Excerpted data:
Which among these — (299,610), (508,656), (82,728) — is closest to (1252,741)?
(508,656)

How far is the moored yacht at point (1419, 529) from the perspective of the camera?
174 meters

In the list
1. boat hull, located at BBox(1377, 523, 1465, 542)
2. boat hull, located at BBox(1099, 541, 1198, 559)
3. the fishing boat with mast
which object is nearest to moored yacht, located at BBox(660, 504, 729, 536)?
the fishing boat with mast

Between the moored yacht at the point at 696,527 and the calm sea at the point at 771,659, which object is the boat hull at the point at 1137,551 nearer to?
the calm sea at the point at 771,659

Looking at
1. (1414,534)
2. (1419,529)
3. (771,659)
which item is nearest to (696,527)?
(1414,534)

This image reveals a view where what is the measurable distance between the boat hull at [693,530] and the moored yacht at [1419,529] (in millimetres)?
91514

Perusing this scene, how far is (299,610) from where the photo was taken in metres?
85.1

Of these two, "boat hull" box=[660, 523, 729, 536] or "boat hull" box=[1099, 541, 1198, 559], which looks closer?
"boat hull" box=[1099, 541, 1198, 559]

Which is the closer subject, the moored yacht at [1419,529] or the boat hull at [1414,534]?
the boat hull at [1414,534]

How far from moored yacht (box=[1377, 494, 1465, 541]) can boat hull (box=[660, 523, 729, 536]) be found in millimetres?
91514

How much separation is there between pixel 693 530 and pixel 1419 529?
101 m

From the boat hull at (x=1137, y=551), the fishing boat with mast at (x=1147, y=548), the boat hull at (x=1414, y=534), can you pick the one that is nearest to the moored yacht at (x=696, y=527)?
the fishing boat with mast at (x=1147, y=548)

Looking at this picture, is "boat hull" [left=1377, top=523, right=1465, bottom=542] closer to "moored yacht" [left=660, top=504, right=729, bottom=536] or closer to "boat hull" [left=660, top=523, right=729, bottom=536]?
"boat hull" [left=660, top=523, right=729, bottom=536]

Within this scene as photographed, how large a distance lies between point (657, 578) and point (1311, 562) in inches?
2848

Exercise requirements:
Reprint all of the items above word for word, keeping every line in its original order.

Solution to this problem:
Which among these — (299,610), (508,656), (82,728) — is closest to (1252,741)?
(508,656)

How far is the moored yacht at point (1419, 529) from the perspective of the camera?
174 meters

In the list
1. boat hull, located at BBox(1377, 523, 1465, 542)
2. boat hull, located at BBox(1099, 541, 1198, 559)
3. the fishing boat with mast
which object is nearest to moored yacht, located at BBox(660, 504, 729, 536)?
the fishing boat with mast

Between the moored yacht at the point at 696,527 and the calm sea at the point at 771,659, which object is the boat hull at the point at 1137,551 nearer to?
the calm sea at the point at 771,659

Looking at
1. (1414,534)
2. (1419,529)
3. (771,659)
which item is nearest to (696,527)?
(1414,534)

This image reveals a view where what is the measurable distance between the boat hull at [693,530] and the moored yacht at [1419,529] (in millimetres)?
91514

Perusing this scene, how far is (299,610) from where the photo was taken in metres?
85.1

Of these two, "boat hull" box=[660, 523, 729, 536] or "boat hull" box=[1099, 541, 1198, 559], which looks closer?
"boat hull" box=[1099, 541, 1198, 559]

Which is the closer subject, the moored yacht at [1419,529] or the boat hull at [1414,534]?
the boat hull at [1414,534]

How far from moored yacht (box=[1377, 494, 1465, 541]) can boat hull (box=[660, 523, 729, 536]) be found in millimetres?
91514

How much separation is there between pixel 693 530 and pixel 1419 529?
101 m

From the boat hull at (x=1137, y=551), the fishing boat with mast at (x=1147, y=548), the boat hull at (x=1414, y=534), can you pick the one that is nearest to the moored yacht at (x=696, y=527)?
the fishing boat with mast at (x=1147, y=548)

Looking at this picture, is "boat hull" [left=1377, top=523, right=1465, bottom=542] closer to "moored yacht" [left=660, top=504, right=729, bottom=536] or closer to "boat hull" [left=660, top=523, right=729, bottom=536]?
"boat hull" [left=660, top=523, right=729, bottom=536]

Within this scene as photographed, how large a distance lies between point (657, 578) and point (1311, 562) in inches?
2848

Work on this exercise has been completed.